Children and adolescents: Nexium should not be used in children since no data is available.
Impaired renal function: Dose adjustment is not required in patients with impaired renal function. Due to limited experience in patients with severe renal insufficiency, such patients should be treated with caution (see Pharmacology: Pharmacokinetics under Actions).
Impaired hepatic function: GERD: Dose adjustment is not required in patients with mild to moderate liver impairment. For patients with severe liver impairment, a maximum daily dose of 20 mg Nexium should not be exceeded (see Pharmacology: Pharmacokinetics under Actions).
Bleeding ulcers: Dose adjustment is not required in patients with mild to moderate liver impairment. For patients with severe liver impairment, following an initial bolus dose of 80 mg Nexium for infusion, a continuous intravenous infusion dose of 4 mg/h for 71.5 hours may be sufficient (see Pharmacology: Pharmacokinetics under Actions).
Elderly: Dose adjustment is not required in the elderly.

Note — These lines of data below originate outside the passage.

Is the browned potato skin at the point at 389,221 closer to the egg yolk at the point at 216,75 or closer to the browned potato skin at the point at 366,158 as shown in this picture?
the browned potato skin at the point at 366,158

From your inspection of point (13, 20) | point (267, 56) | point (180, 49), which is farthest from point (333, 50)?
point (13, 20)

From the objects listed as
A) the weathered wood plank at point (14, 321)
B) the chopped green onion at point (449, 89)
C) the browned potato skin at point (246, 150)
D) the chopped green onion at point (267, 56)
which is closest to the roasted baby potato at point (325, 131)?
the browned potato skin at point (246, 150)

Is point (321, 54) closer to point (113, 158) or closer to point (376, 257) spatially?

There is very limited experience to date with deliberate overdose. The symptoms described in connection with an oral dose of 280 mg were gastrointestinal symptoms and weakness. Single oral doses of 80 mg esomeprazole (Gastro-resistant tablet) and intravenous doses of 308 mg esomeprazole over 24 hours (Powder for solution for injection) were uneventful. No specific antidote is known. Esomeprazole is extensively plasma protein bound and is therefore not readily dialyzable. As in any case of overdose, treatment should be symptomatic and general supportive measures should be utilised.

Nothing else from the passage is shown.